Isotopic transient kinetic study of CO oxidation on Pd(1 1 0)

• Subsurface oxygen was found to be non-reactive.
• The rate constants of oxygen Оads diffusion into the Pd(1 1 0) subsurface layer and back were determined.
• At Т0 > 400 K oxygen atoms are located mostly in the subsurface layer of palladium.
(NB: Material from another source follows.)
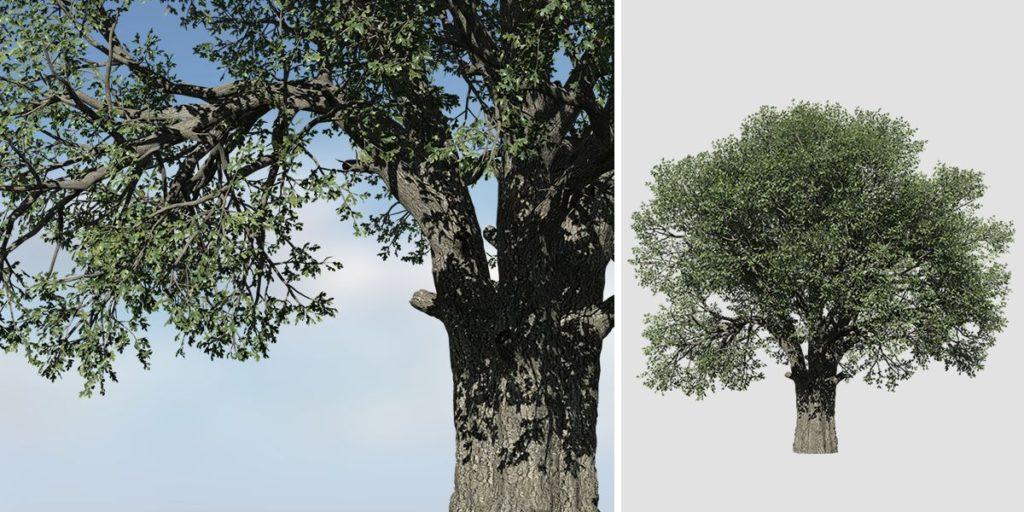 White Oak Species Pack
Thermodesorption spectroscopy (TDS) and temperature-programmed reaction (TPR) using a beam-forming gas doser and oxygen isotopes 18O2 and 16O2 have been applied for studying the titration of adsorbed Оads and subsurface oxygen Оsubs on a reconstructed Pd(1 1 0) surface. Subsurface oxygen appears to be non-reactive. However, as the reaction proceeds, it comes onto the surface and interacts with adsorbed CO. Numerical simulations have been applied to investigate the Оsubs → Оads transfer kinetics. On the reconstructed surface the stage Оsubs → Оads is reversible, and its rate is linearly dependent on the concentration of surface sites freed during the reaction Оads + СОads → СО2. The temperature dependencies of direct and reversed reaction rate constants have been determined. As the adsorbed oxygen concentration decreases to some threshold value, a self-accelerated irreversible subsurface oxygen outcome occurs caused by a surface reconstruction to the structure (1 × 1). The kinetic equation for the process has been suggested. The temperature dependence of the critical surface oxygen coverage initiating the surface reverse reconstruction has been determined.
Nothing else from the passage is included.